#### [Material]
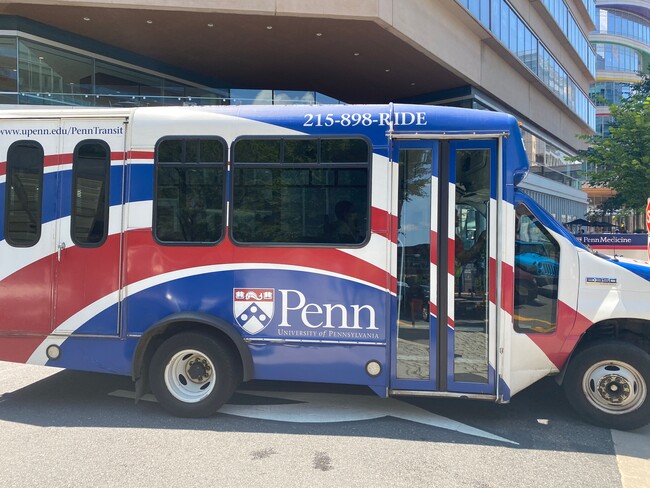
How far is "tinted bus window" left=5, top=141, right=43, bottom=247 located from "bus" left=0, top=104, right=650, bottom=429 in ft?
0.08

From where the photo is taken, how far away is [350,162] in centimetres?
473

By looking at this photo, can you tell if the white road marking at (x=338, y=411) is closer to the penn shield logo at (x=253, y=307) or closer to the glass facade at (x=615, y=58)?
the penn shield logo at (x=253, y=307)

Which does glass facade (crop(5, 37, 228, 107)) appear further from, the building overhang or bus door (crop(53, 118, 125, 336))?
bus door (crop(53, 118, 125, 336))

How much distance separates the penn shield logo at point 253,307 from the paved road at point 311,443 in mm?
943

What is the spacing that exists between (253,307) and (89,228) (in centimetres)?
187

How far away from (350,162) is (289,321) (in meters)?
1.65

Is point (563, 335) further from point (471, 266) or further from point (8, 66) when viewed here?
point (8, 66)

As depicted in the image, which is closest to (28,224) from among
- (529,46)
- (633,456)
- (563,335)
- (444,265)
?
(444,265)

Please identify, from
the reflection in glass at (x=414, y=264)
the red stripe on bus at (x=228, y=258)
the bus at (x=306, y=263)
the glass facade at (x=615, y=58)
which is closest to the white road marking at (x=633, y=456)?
the bus at (x=306, y=263)

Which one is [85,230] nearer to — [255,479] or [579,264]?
[255,479]

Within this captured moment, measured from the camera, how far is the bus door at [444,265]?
4.64 meters

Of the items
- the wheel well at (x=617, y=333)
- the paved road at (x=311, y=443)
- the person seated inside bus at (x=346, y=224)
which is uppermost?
the person seated inside bus at (x=346, y=224)

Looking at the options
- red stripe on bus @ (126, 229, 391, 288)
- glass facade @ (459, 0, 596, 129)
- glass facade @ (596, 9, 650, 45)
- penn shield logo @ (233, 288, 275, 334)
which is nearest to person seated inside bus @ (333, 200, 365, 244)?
red stripe on bus @ (126, 229, 391, 288)

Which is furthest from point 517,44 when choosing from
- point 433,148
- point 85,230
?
point 85,230
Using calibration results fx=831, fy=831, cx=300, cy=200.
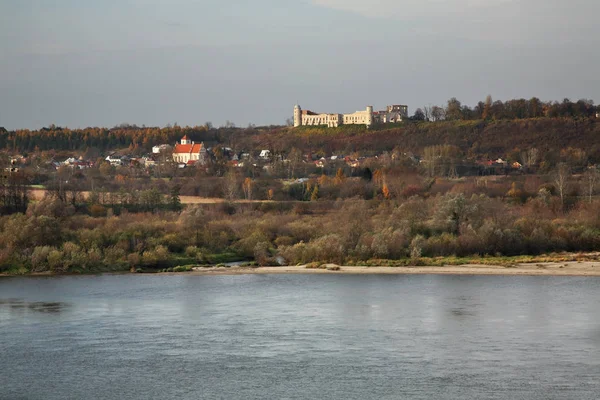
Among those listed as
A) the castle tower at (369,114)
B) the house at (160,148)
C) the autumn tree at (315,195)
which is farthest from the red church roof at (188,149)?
the autumn tree at (315,195)

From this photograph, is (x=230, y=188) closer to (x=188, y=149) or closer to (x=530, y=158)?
(x=530, y=158)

#### [Do this]
Reproduce the entries above exactly. Do not include the images.

#### [Output of the task]
How far is "tinted bus window" left=5, top=141, right=43, bottom=247 located from "bus" left=0, top=104, right=650, bottom=429 in ft?
0.08

From where the photo is taken, how far away is [350,162] in centimetres?
473

By looking at this photo, can you tell if the white road marking at (x=338, y=411) is closer to the penn shield logo at (x=253, y=307) or closer to the glass facade at (x=615, y=58)?
the penn shield logo at (x=253, y=307)

Which does glass facade (crop(5, 37, 228, 107)) appear further from, the building overhang or bus door (crop(53, 118, 125, 336))?
bus door (crop(53, 118, 125, 336))

How much distance separates the penn shield logo at point 253,307 from the paved road at point 311,443 in mm?
943

What is the spacing that exists between (253,307) and (89,228) (in centimetres)?
187

How far away from (350,162) is (289,321) (in meters)?
1.65

Is point (563, 335) further from point (471, 266) or further from point (8, 66) when viewed here?
point (8, 66)

As depicted in the image, which is closest to (28,224) from among
- (529,46)
- (633,456)
- (563,335)
- (444,265)
?
(444,265)

Please identify, from
the reflection in glass at (x=414, y=264)
the red stripe on bus at (x=228, y=258)
the bus at (x=306, y=263)
the glass facade at (x=615, y=58)
which is closest to the white road marking at (x=633, y=456)?
the bus at (x=306, y=263)

Which one is [85,230] nearer to — [255,479] or [579,264]?
[255,479]

Within this captured moment, measured from the camera, how far is the bus door at [444,265]?
4.64 meters

Of the items
- the wheel well at (x=617, y=333)
- the paved road at (x=311, y=443)
- the person seated inside bus at (x=346, y=224)
which is uppermost?
the person seated inside bus at (x=346, y=224)

Looking at the options
- red stripe on bus @ (126, 229, 391, 288)
- glass facade @ (459, 0, 596, 129)
- glass facade @ (596, 9, 650, 45)
- penn shield logo @ (233, 288, 275, 334)
which is nearest to person seated inside bus @ (333, 200, 365, 244)?
red stripe on bus @ (126, 229, 391, 288)

Which is furthest from point 517,44 when choosing from
- point 433,148
- point 85,230
?
point 85,230
Using calibration results fx=831, fy=831, cx=300, cy=200.
Among those listed as
A) the castle tower at (369,114)
B) the house at (160,148)
C) the autumn tree at (315,195)
which is farthest from the red church roof at (188,149)?
the autumn tree at (315,195)

From this photograph, is (x=230, y=188) closer to (x=188, y=149) or closer to (x=530, y=158)?
(x=530, y=158)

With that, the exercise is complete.